__Document text__
____

# Re-using developer



## NathanAlexander (Mar 27, 2011)

Hi,
I'm using Ilford ID-11 to develop rolls of HP5 Plus (and a couple of Kodak T-max), all 400 ISO. I intended to re-use the liter of ID-11 for ten rolls, but after developing four rolls (two at a time in a two-reel tank) I accidentally dumped out the developer instead of pouring it back in the bottle.
So I now have 500ml of developer that has only been used to develop two rolls of film. It has been sitting in an opaque one-liter milk jug for several days now.
I have 6 more rolls I'd like to develop with my remaining 500ml of ID-11 (because I'll soon be moving somewhere I won't have to pay for shipping). If I did, because I will be using the same 500ml for 3 more two-reel tank batches, would I still add the regular 10% development time per roll? Or more, because the developer won't be being diluted with the half of the liter that doesn't get used?
Thanks for any help or advice you can offer!


----------



## Kirep (Mar 27, 2011)

General advice from Hans Windisch (1955) of W655-fame this is the series 1 - 1.06 -1.13 - 1.19 - 1.27 - 1.35 - 1.43 - 1.51 - 1.60 - 1.69 - 1.79 - 1.89 - 2.0  these are MULTIPLIERS.  you multiply first film time....

This is what he says about two films per tank : "same time development of two films: jump straight to the next multiplier pass one multiplier. 120 films equal to 36 exp 135, obviously 1 12 exp and one 24 exp 135 equals 1 36 exp...


----------



## NathanAlexander (Mar 28, 2011)

Ok that's good to know, thanks.


----------

____

__Supplied data__
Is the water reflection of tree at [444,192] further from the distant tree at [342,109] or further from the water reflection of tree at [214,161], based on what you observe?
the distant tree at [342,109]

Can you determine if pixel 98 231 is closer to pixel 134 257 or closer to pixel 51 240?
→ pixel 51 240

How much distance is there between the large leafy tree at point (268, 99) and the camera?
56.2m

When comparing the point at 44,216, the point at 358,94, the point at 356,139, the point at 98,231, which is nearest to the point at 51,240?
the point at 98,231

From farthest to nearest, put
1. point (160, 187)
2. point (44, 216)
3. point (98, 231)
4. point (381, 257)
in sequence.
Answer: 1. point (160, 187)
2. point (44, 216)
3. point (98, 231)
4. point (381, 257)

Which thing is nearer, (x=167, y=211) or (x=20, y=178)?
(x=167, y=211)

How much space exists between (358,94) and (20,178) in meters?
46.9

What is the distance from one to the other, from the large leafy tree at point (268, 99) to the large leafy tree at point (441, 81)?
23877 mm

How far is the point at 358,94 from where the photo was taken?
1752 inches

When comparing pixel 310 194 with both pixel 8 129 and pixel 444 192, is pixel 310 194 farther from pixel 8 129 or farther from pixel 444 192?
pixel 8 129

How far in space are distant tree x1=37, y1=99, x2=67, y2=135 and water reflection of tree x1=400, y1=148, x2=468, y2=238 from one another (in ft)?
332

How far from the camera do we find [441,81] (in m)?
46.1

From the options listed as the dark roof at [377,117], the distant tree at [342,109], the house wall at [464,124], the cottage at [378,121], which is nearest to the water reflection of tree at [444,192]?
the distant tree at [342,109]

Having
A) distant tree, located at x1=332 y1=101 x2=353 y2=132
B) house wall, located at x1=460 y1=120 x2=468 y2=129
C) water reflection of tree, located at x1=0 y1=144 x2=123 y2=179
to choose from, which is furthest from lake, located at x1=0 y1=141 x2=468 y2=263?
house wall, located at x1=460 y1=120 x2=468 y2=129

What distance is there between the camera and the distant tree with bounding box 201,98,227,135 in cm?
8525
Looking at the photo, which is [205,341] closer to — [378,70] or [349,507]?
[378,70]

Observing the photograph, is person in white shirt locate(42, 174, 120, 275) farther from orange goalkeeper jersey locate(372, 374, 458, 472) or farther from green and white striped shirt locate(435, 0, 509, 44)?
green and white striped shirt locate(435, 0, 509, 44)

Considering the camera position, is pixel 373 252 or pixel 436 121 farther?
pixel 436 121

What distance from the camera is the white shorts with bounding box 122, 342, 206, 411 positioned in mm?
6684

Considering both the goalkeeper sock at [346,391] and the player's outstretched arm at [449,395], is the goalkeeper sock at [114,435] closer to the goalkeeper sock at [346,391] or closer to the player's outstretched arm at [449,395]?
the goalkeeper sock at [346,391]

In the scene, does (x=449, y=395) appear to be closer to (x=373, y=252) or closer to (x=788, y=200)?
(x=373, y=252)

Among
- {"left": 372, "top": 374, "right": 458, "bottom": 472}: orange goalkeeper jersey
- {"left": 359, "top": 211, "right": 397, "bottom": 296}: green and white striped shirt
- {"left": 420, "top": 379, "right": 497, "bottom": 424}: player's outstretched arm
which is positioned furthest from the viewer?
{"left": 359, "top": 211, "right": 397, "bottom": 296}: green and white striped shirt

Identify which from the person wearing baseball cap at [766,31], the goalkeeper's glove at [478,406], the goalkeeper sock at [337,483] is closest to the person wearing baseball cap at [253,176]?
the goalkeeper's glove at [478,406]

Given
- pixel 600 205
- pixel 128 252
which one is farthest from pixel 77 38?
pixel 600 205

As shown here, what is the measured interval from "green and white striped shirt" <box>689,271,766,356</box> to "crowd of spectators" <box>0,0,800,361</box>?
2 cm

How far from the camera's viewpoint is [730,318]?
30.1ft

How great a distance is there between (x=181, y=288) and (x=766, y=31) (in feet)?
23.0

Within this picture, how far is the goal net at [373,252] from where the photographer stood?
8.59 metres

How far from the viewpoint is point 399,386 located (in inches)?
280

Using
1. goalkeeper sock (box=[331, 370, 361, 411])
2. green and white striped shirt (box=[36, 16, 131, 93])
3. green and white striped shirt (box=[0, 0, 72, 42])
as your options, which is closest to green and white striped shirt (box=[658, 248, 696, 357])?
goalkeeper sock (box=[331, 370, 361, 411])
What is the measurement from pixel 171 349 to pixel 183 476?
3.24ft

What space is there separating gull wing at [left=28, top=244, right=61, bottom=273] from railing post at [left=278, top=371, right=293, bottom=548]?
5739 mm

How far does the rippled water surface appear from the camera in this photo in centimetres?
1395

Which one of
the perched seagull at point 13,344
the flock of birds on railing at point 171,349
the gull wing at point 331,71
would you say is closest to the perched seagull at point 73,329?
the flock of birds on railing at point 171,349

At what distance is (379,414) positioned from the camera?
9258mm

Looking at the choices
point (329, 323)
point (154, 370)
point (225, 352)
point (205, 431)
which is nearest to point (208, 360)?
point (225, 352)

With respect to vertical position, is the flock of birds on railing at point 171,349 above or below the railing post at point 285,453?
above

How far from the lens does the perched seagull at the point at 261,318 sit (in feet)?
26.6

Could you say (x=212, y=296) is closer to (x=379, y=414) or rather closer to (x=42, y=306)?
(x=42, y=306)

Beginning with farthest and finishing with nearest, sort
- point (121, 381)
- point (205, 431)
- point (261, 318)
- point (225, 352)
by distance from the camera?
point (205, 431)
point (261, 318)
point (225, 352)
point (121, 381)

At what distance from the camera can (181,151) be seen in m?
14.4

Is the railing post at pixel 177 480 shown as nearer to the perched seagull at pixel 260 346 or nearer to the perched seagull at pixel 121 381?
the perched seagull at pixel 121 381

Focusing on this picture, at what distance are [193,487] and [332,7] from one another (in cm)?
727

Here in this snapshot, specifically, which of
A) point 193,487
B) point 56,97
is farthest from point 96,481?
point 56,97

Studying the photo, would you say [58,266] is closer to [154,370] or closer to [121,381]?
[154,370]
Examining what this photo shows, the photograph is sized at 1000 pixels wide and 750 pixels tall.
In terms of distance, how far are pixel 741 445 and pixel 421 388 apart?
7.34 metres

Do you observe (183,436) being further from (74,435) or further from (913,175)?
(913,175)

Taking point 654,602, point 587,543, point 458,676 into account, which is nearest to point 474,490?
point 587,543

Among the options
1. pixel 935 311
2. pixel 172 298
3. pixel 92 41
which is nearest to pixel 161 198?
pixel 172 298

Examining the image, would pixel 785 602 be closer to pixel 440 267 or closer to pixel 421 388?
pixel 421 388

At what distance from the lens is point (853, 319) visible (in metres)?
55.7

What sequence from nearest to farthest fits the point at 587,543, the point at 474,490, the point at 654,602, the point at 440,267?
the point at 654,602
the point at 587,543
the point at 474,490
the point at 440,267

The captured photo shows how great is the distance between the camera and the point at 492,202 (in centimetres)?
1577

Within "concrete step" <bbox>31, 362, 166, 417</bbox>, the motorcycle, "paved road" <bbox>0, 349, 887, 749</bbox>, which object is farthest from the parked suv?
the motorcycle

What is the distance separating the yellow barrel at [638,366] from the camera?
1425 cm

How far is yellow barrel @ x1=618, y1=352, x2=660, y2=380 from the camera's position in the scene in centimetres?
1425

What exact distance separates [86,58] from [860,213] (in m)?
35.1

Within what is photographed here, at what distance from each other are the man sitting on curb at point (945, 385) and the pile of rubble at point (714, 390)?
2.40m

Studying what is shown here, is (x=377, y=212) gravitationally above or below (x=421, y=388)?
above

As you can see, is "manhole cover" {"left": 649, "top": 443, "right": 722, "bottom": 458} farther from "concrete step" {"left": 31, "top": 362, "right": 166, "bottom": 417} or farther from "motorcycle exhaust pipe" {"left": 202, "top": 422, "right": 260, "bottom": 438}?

____

__Required task 1__
Please list the film and developer products named in NathanAlexander's opening post of the developer thread.
__Required task 2__
From the developer thread, return the part that opens with the words containing "This is what" and closes with "(Mar 28, 2011)".
The records have nothing to do with the developer thread.

__Expected answer 1__
Ilford ID-11, HP5 Plus, Kodak T-max

__Expected answer 2__
This is what he says about two films per tank : "same time development of two films: jump straight to the next multiplier pass one multiplier. 120 films equal to 36 exp 135, obviously 1 12 exp and one 24 exp 135 equals 1 36 exp...


----------



## NathanAlexander (Mar 28, 2011)